WARREN Alternative jail program reopens
The owner of the reopened alternative sentencing program has a lawsuit pending against the city.
By PEGGY SINKOVICH
and AMANDA C. DAVIS
VINDICATOR TRUMBULL STAFF
WARREN -- Warren Alternative Sentencing Program has quietly reopened in the former city jail after closing earlier this year.
The program, housed in the basement of the Municipal Justice Building on South Street S.E., reopened last week. Nonviolent offenders pay a fee to stay there and have work-release privileges.
An official announcement has not been made, and a few city officials said they weren't told.
"I'm pleased we have reopened," said owner Anthony J. Carson Jr., who also serves as Trumbull County's purchasing director. "I believe there is a need for this type of facility."
He noted the center currently has 12 inmates.
Municipal Judge Thomas Gysegem agreed with Carson that an alternative sentencing program is needed.
"I think it's great that it has reopened," Gysegem said. "There is not enough room at the county jail. This program gives judges an alternative to jail and allows people to keep working while they serve their sentence."
An agreement between Carson and Mayor Hank Angelo, dated May 24, says a January 1999 contract between the two parties needed to be reformed because financial problems shut WASP down earlier this year.
Pending lawsuit: Carson has a lawsuit pending against the city, filed in February in Trumbull County Common Pleas Court. It alleges that officials gave him erroneous information on how many inmates would be sent to the program, which he says operated at a loss for 18 months.
The case is assigned to Judge John Stuard and is scheduled for a mediation hearing July 25.
"I'm hoping we can get something resolved," said Atty. William Caulfield, who represents Carson.
Carson, of Cortland, seeks damages in excess of $25,000 and contends when he was negotiating an agreement with the city, officials "falsely or mistakenly misrepresented" to him that a minimum of 14 people per day would be sentenced to the program.
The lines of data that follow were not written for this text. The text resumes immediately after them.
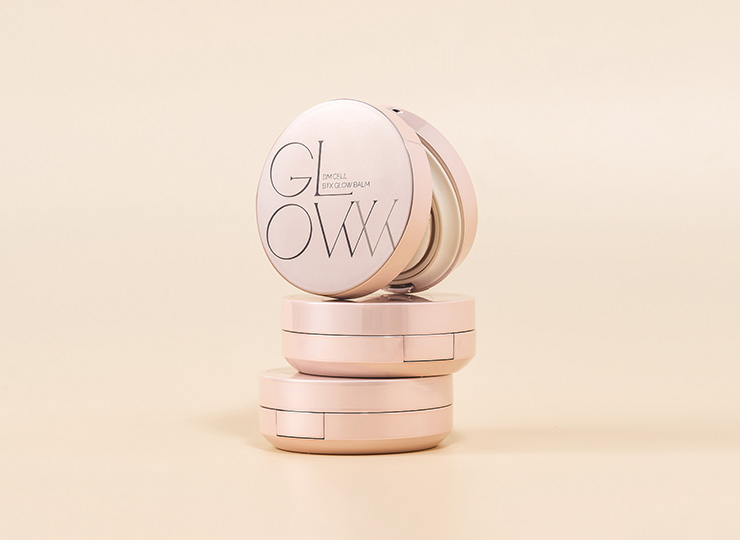 BTX_グロウバーム_ファンデーション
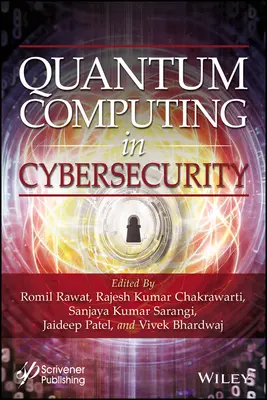 Calculul cuantic în securitatea cibernetică - Quantum Computing in Cybersecurity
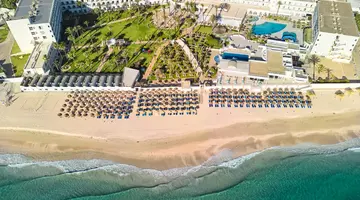 EL MEHDI BEACH RESORT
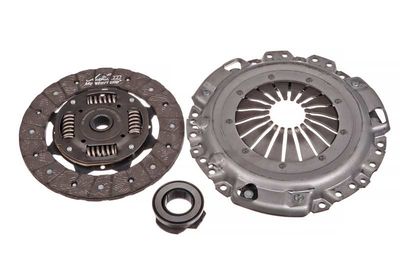комплект съединител A.Z. Meisterteile AZMT-47-020-1267
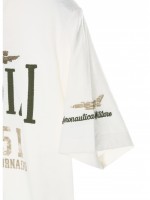 Футболка мужская Diavoli rossi AERONAUTICA MILITARE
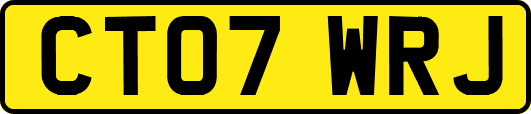 CT07WRJ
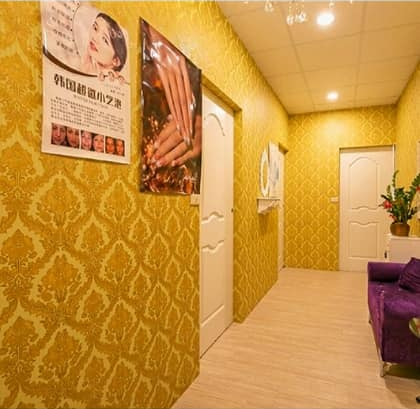 桃園市桃園區藝諠spa 美容美體美甲美睫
WASP at the time usually took in seven or fewer prisoners, Carson has said.
Judge Gysegem has said the municipal court was unable to provide WASP with 14 offenders per day because city police officers were laid off and arrests were down.
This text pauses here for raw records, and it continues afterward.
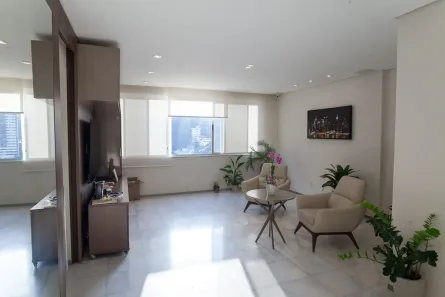 Apartamento com 3 Quartos à venda, 93m² no Vila Paris, Belo Horizonte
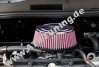 K&N 57i Performance-Kit Seat Ibiza III (6L) 1.4 i 16V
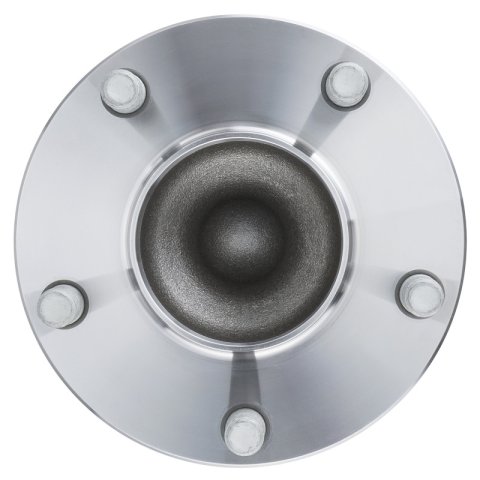 MOOG 2014 Mazda 6 Rear Hub Assembly thumbnail 8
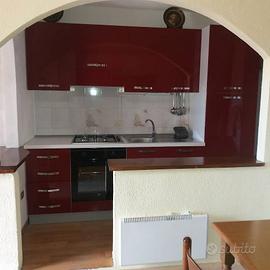 Appartamento al secondo Piano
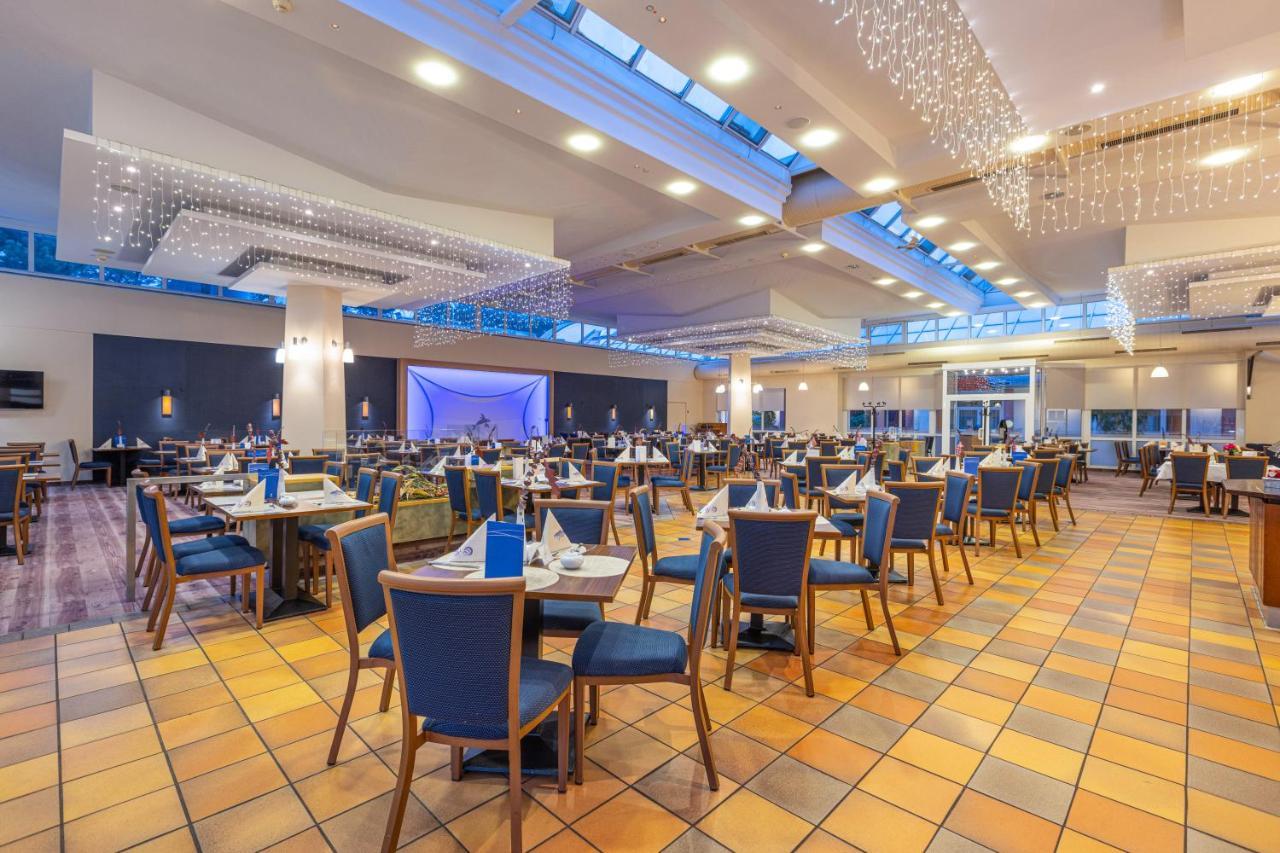 Ifa Ruegen Hotel & Ferienpark Binz Esterno foto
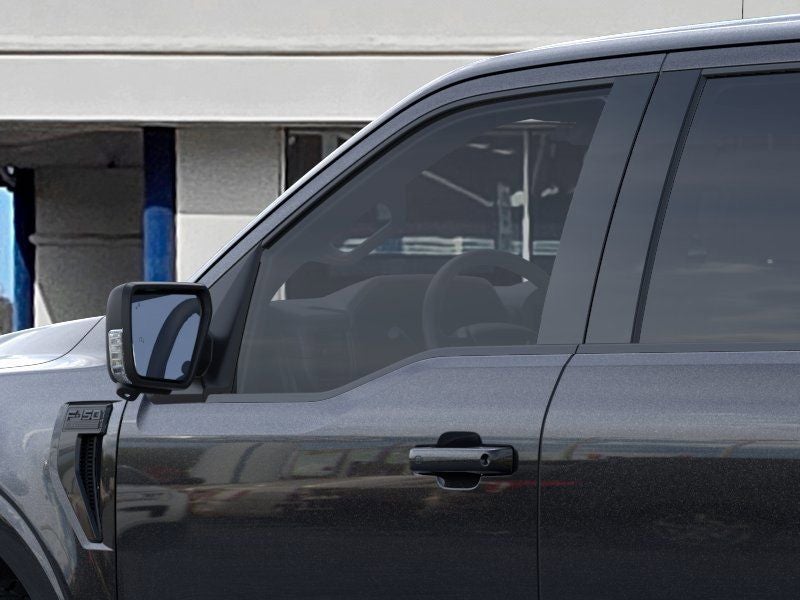 2026 Ford F-150 XLT 5-1/2' Box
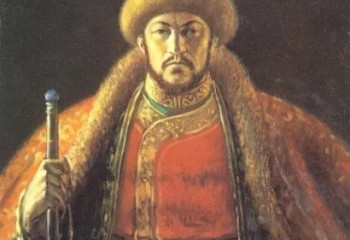 Жел өтінде өткен ғұмыр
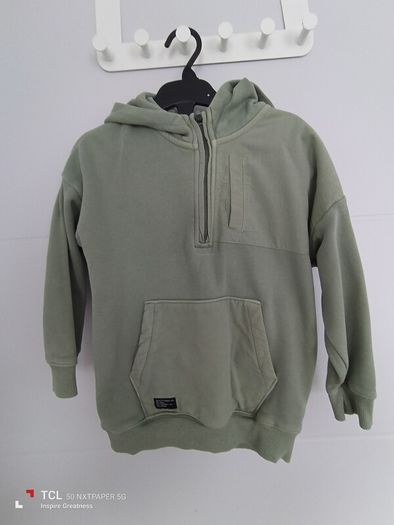 M&S boy's hoodie. Age 7/8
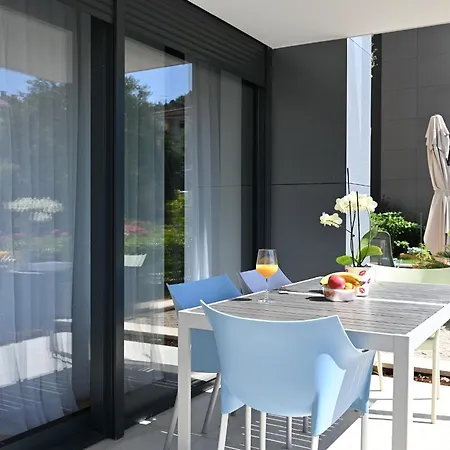 Designer Apartment Marija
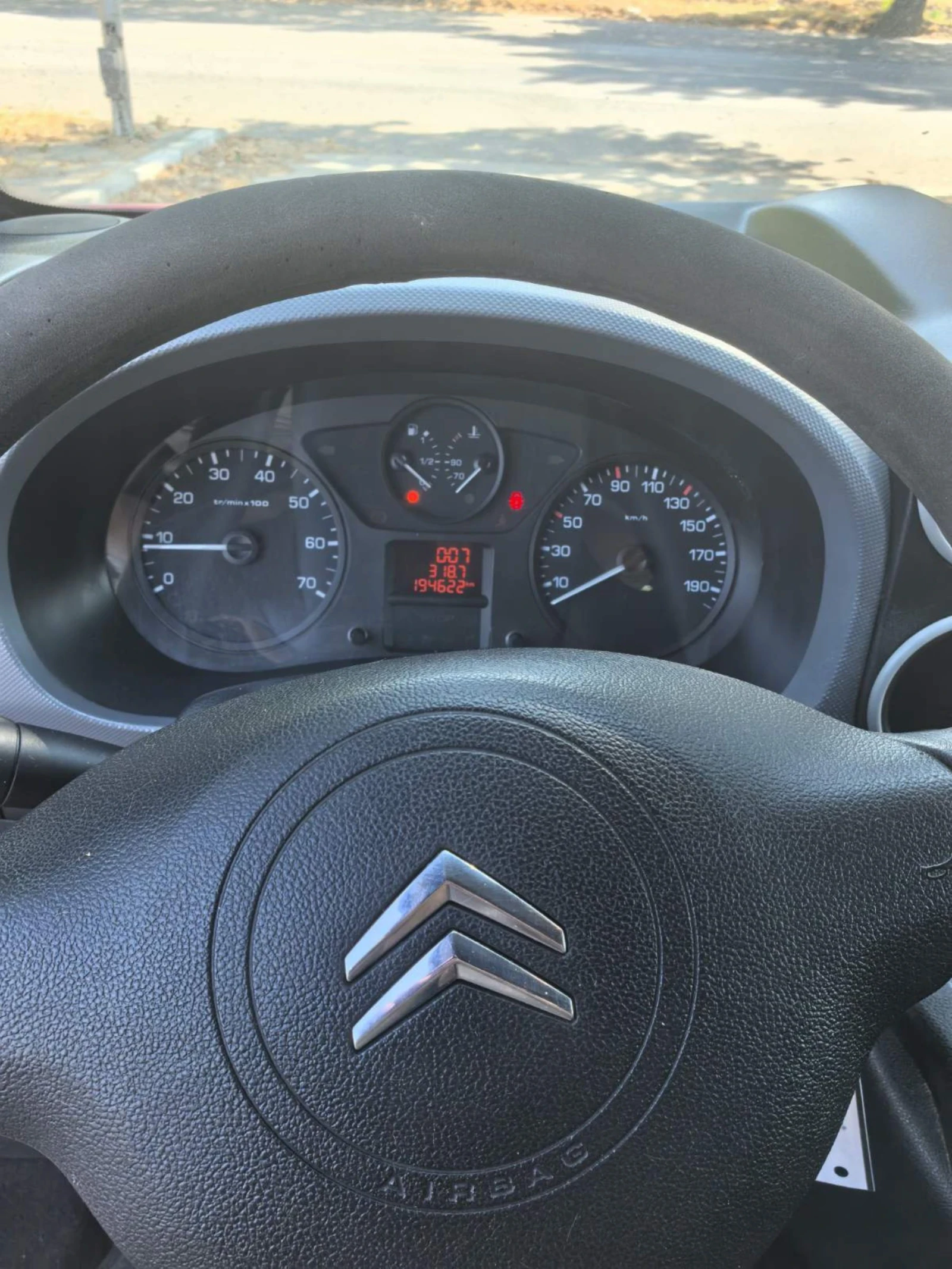 Citroen Berlingo 90 ..- 3 ,  . .  | Mobile.bg   13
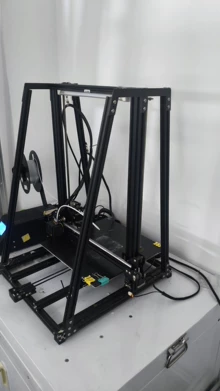 AMS compatible filament - Photo of the actual product
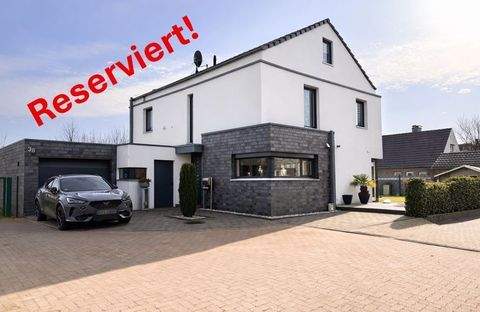 Bocholt Häuser, Bocholt Haus kaufen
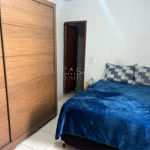 Sobrado à venda com 1 quarto, sendo 2 suítes, em Vila Santana, Sorocaba, SP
Because of this, the suit claims, Carson had to spend more than $100,000 to make improvements at the building, which he said closed in January.
The reformed agreement says both parties will submit their differences to a mediator as soon as possible.
Savings cited: The city says WASP saves money because it houses offenders that would be sent to the county lockup. The city pays the county to house offenders who don't qualify for WASP.
The county charges Warren $45 per prisoner per day to house up to 30 inmates. The fee is $60 per day for every prisoner above 30. The city currently owes the county $1.5 million. County officials say the city has not paid on the jail bill since 1999.
"We are negotiating," Sheriff Thomas Altiere said
As part of Carson's job as purchasing director, he helps the county negotiate the bill. Carson said he is able to keep the jobs separate.
Carson also holds the county's lease to house Central District Court in Cortland.
Hired in May: Carson, a former Warren councilman, was chosen in May from 30 applicants for the newly created job of county purchasing director. He makes $44,750 annually. Before that, Carson worked in county Auditor David Hines' office for three years as an appraiser, earning $35,877 per year.
Vindicator files show that Carson at one time served as business manager for Northeast Ohio Community Alternative Program, a lockup on Pine Avenue S.E. that accepts nonviolent offenders from common pleas courts in Trumbull, Ashtabula, Geauga, Lake and Portage counties.